Sally: Are we really seeing third-level matter? If so, we just invented something completely new because this is supposed to be impossible.
Pat: Necessity is the mother of invention. You never know what your limits are until you push against them. I can see better now – this is a huge room. I wonder what it was used for. I see crate after crate after crate stretching for hundreds of meters in every direction. If this is food, I'm sure it's spoiled by now.
Sally: Maybe not. All biological activity stopped when everything died. It might still be good.
Pat: Sally, look to your left. I think I saw something move.
Sally: I did too. Shit! Let's follow it. If there's something alive down here, I'm gonna catch it and kick its ass.
Pat: Wow, what happened to your fear? Okay, here we go.
Sally: Have you ever seen anything like that before? That doesn't look like any animal I've ever seen.

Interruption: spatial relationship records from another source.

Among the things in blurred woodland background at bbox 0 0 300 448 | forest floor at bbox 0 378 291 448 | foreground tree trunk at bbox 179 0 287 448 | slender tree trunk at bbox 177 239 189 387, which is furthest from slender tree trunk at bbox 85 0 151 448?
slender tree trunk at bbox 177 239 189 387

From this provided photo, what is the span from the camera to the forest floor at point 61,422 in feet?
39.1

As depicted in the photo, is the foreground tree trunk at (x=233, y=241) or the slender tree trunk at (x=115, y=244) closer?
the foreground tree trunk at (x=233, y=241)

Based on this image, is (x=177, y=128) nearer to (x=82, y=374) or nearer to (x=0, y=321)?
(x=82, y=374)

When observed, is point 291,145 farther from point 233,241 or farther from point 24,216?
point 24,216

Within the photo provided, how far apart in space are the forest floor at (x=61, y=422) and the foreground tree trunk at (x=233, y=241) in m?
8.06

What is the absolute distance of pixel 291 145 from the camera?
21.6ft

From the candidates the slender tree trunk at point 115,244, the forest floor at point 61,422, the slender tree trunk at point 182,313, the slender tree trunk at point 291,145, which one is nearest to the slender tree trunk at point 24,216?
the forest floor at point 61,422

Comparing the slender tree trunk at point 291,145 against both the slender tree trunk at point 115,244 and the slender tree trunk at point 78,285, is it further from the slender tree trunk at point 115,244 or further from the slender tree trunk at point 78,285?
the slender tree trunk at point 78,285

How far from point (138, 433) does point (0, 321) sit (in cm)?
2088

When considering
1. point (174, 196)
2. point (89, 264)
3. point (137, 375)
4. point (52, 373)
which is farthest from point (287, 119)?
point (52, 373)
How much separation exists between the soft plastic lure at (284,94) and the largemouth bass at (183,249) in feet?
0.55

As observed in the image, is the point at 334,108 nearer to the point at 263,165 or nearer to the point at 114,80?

Pat: It's not an animal, Sally. It's some kind of bot. It's not a living thing – it's a machine.
Sally: But it has arms and feet and eyes with lights, and it moves around.
Pat: The closer I get to it, the more I can hear it. You know what? If I can get inside it somehow, maybe I can interface with it. Maybe there's enough of the INA interface left that I can use that to get inside this machine.
Sally: Okay, but take me in too and don't let go.
Pat: Got it. I'm trying to position where my INA interface used to be with where the strongest signal is coming from this device.
Sally: Let me know if you have any luck.
Pat: I'm IN! I'm connected. I can see through its cameras. I can see what it's doing.
Sally: What's it doing?
Pat: It's loading and stacking crates, labeling them with some kind of category system. I don't recognize the symbols – looks like computerized coding. Not human. But oh... now I see what they're doing here. This doesn't make any sense.
Sally: What doesn't make sense? What are they doing?
Pat: They're stacking and categorizing all these crates. And in each crate... there's a body. It's us – the humans. Shit! These crates are filled with all our old dead bodies.